DATA EXTRACT below:

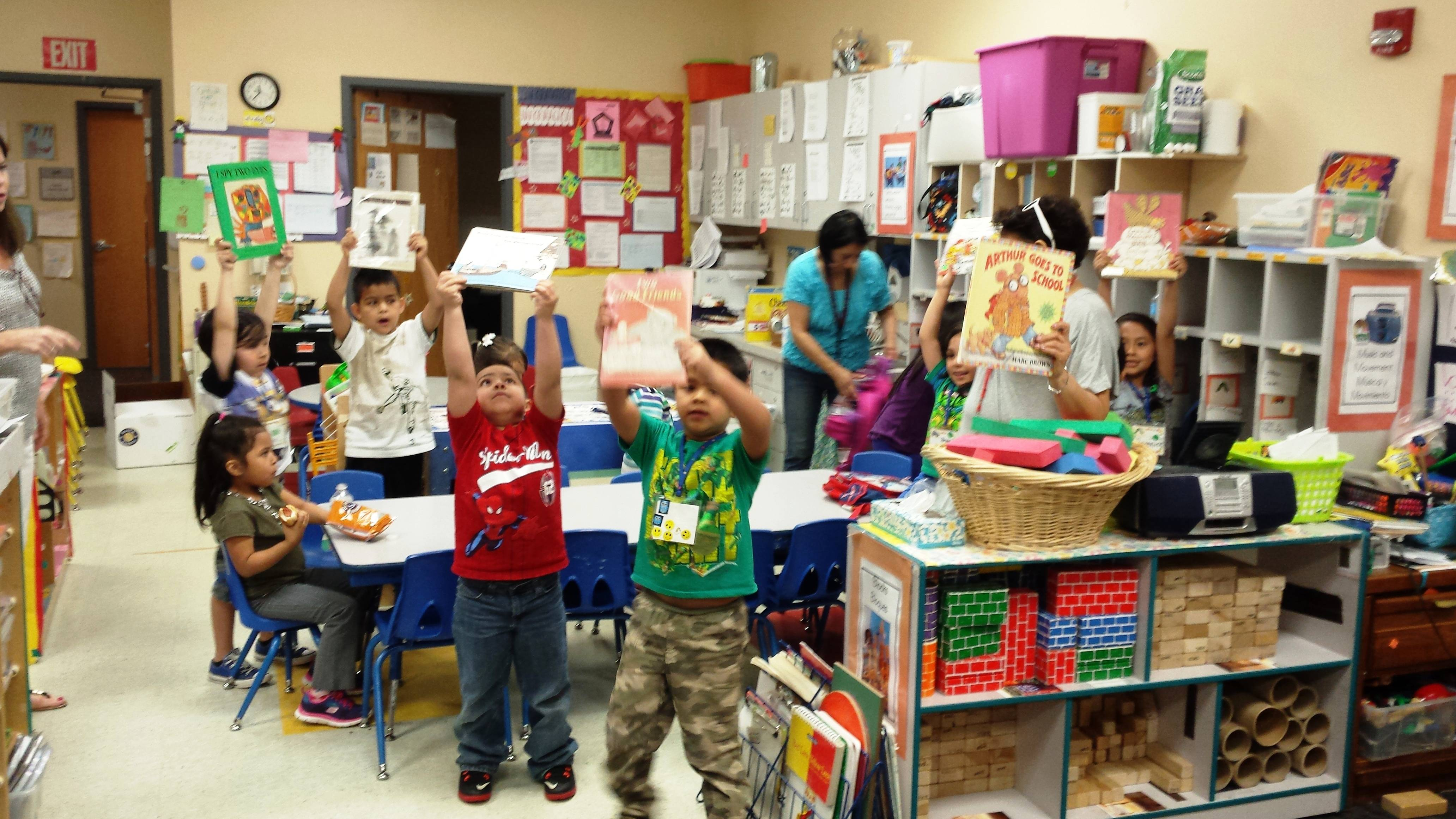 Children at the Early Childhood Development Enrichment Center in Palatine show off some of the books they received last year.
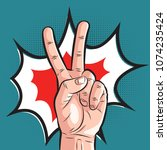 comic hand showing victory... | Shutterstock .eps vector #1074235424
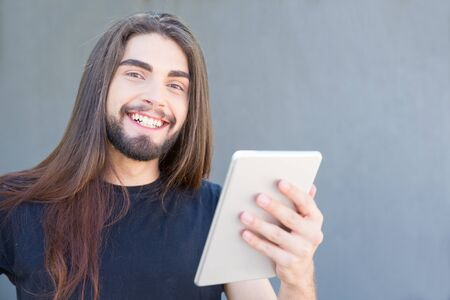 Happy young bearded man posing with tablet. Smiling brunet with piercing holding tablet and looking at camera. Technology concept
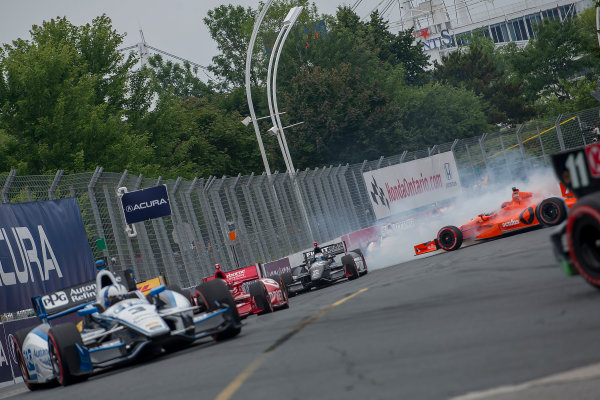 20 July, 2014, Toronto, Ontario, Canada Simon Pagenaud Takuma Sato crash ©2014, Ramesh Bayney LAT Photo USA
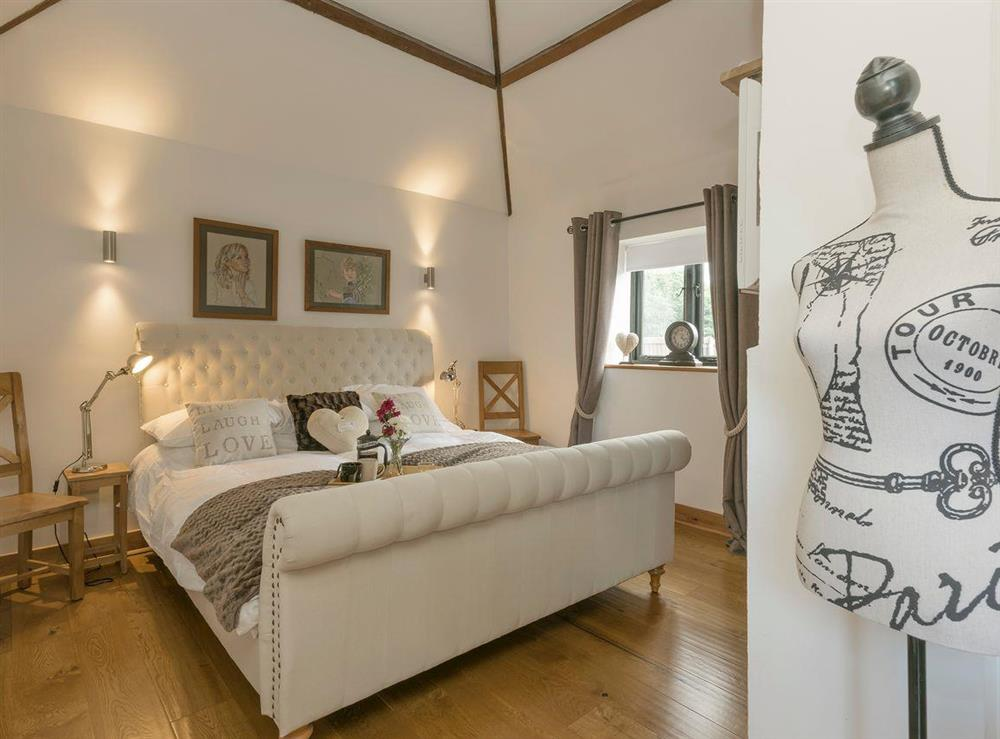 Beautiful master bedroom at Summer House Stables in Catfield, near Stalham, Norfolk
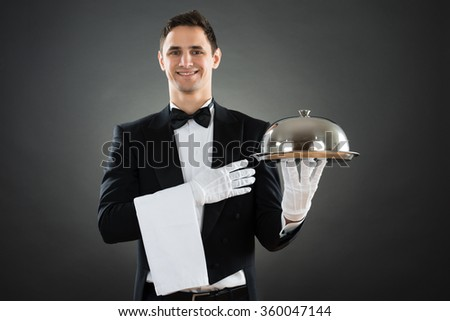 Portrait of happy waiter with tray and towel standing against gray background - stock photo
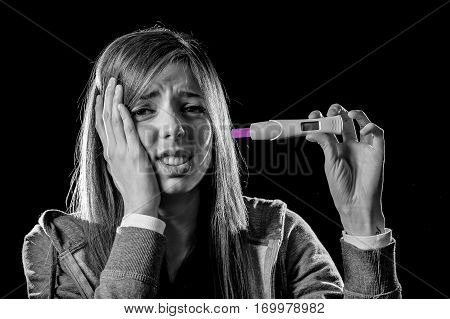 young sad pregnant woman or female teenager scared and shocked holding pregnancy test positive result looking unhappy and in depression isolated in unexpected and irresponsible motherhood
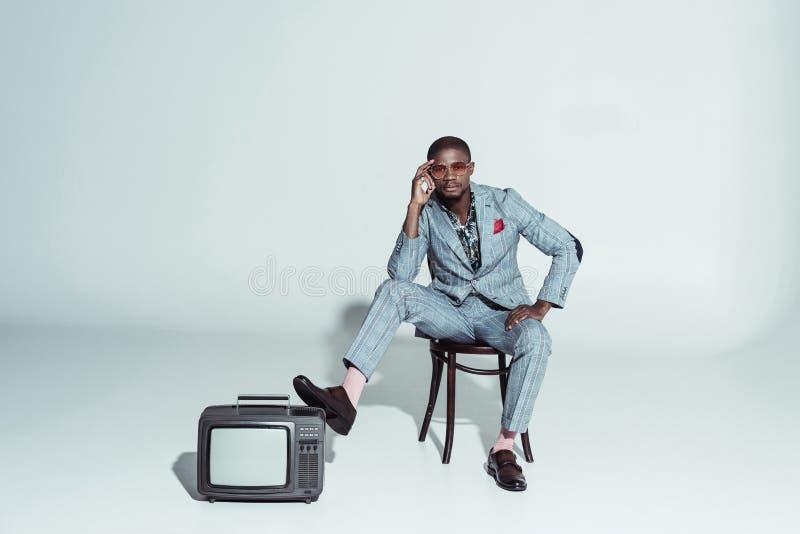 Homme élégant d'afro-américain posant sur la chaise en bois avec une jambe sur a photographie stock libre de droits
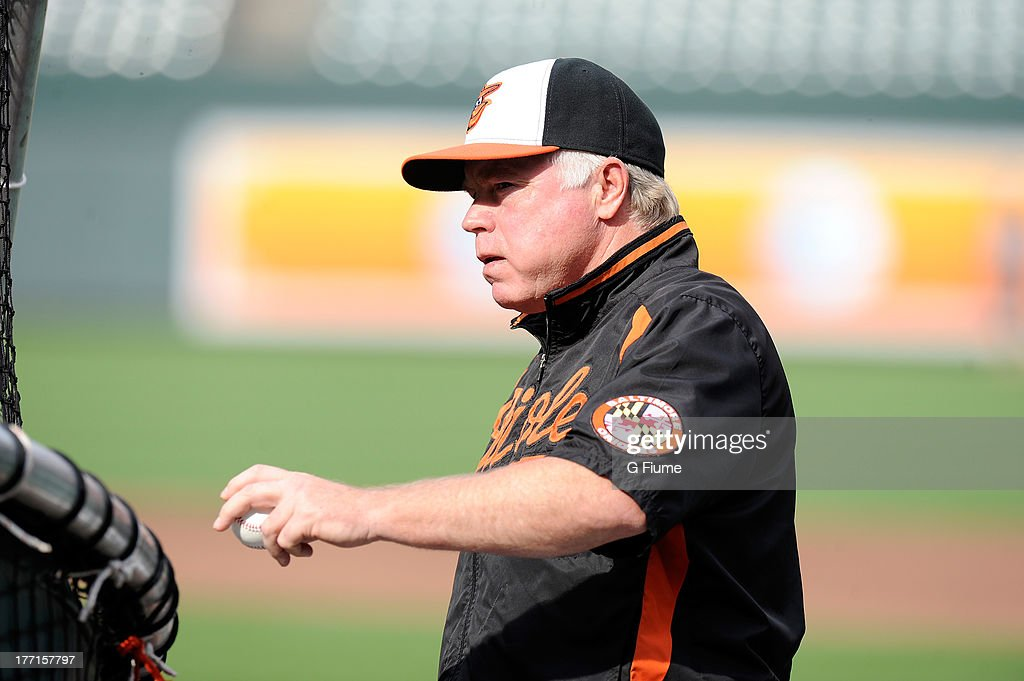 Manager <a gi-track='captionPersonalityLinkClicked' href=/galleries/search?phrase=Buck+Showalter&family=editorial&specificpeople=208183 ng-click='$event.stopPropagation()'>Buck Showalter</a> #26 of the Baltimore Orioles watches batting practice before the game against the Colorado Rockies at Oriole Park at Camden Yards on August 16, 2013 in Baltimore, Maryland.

End of DATA EXTRACT.

**ABOUT THIS EXERCISE**
Retype the listing above exactly as it appears, omitting the pictures.

**WRITTEN RESPONSE**
 Children at the Early Childhood Development Enrichment Center in Palatine show off some of the books they received last year.
 comic hand showing victory... | Shutterstock .eps vector #1074235424
 Happy young bearded man posing with tablet. Smiling brunet with piercing holding tablet and looking at camera. Technology concept
 20 July, 2014, Toronto, Ontario, Canada Simon Pagenaud Takuma Sato crash ©2014, Ramesh Bayney LAT Photo USA
 Beautiful master bedroom at Summer House Stables in Catfield, near Stalham, Norfolk
 Portrait of happy waiter with tray and towel standing against gray background - stock photo
 young sad pregnant woman or female teenager scared and shocked holding pregnancy test positive result looking unhappy and in depression isolated in unexpected and irresponsible motherhood
 Homme élégant d'afro-américain posant sur la chaise en bois avec une jambe sur a photographie stock libre de droits
 Manager <a gi-track='captionPersonalityLinkClicked' href=/galleries/search?phrase=Buck+Showalter&family=editorial&specificpeople=208183 ng-click='$event.stopPropagation()'>Buck Showalter</a> #26 of the Baltimore Orioles watches batting practice before the game against the Colorado Rockies at Oriole Park at Camden Yards on August 16, 2013 in Baltimore, Maryland.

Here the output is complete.